RALEIGH Vandals of portable toilets: Consider this your warning.
After a state law goes into effect Dec. 1, anyone who "steals ... destroys, defaces or vandalizes" those blue and green plastic toilets-on-the-go faces misdemeanor criminal charges tailored to protect the devices.
The potential penalties for a toilet vandal include a fine set by a judge or a stretch in the county lock-up for as long as 120 days, depending on a person's criminal record. Not to mention the awkwardness such charges might bring to future job interviews.
Members of North Carolina's small but determined portable toilet industry pushed the newly defined crime through the legislature this spring, fed up with pranks that often leave them with busted toilets and a messy cleanup.
Carey Mack, operations manager for Raleigh-based Readilite & Barricade Inc., said the company has about 4,000 toilets, and he estimated as many as 200 of them a month are rendered unusable after being set on fire, spray-painted or tipped. It can take $500 to $750 to replace a standard portable toilet and as much as $2,000 for a handicapped stall, he said.
"I've been doing this for 18 years and I've been scratching my head for 18 years wondering why they're doing it," Mack said.
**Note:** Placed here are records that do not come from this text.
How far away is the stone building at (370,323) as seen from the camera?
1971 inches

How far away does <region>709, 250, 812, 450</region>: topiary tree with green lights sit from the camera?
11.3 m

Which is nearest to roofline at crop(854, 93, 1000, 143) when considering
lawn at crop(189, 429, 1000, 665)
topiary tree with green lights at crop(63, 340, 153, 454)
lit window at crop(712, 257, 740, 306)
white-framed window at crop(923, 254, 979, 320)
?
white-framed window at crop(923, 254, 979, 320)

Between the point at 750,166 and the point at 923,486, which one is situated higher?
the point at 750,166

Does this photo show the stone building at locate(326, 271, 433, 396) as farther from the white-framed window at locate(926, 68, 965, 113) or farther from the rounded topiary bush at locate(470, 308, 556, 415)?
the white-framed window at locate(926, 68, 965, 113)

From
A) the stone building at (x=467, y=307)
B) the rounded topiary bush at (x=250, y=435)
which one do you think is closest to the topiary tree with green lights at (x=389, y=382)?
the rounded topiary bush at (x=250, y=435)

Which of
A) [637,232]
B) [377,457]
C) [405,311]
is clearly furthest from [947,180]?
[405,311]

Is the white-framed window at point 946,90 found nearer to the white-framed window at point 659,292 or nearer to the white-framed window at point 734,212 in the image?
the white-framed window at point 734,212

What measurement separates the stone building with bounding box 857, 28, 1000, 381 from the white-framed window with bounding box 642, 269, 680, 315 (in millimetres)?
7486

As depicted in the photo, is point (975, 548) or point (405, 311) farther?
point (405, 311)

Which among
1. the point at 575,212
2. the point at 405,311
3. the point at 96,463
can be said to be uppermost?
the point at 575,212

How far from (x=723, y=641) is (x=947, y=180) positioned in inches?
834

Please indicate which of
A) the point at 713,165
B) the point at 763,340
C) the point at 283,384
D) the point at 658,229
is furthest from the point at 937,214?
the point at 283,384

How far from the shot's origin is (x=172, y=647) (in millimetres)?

Though intentionally vandalizing or burning the portable units was already covered under existing vandalism and larceny laws, the portable toilet industry wanted a law that specifically spoke to their problems, said Joe McClees, a lobbyist working for both the N.C. portable toilet and septic pumper concerns.
Friendly reminders
Once the law goes into effect Dec. 1, owners can post warnings, similar to signs cautioning shoplifters in a store's dressing rooms, spelling out the repercussions of spray-painting witty messages on the side of the toilets. McClees said he hopes the new statute also means that law enforcement will take the vandalism more seriously.
Rep. Lucy Allen, a Louisburg Democrat, sponsored the bill after hearing about the problems from McClees and constituents in her districts.
"People laugh when they see a bill like this," Allen said. "But it really is a serious problem."
The passage came as welcome news to many in the industry, including Melissa Thompson of T-N-T Porta Potty, a Sneads Ferry business with 600 units that go primarily to construction sites.
Seasonal potty arson
Thompson has portable toilets destroyed when vandals set rolls of toilet paper on fire and the whole structure melts.
Fireworks become an incinerator of choice around July 4, she said.
The allure is beyond Thompson.
"If I've got to go in one of them, I'm not going to be in there long enough to be doing all that," she said.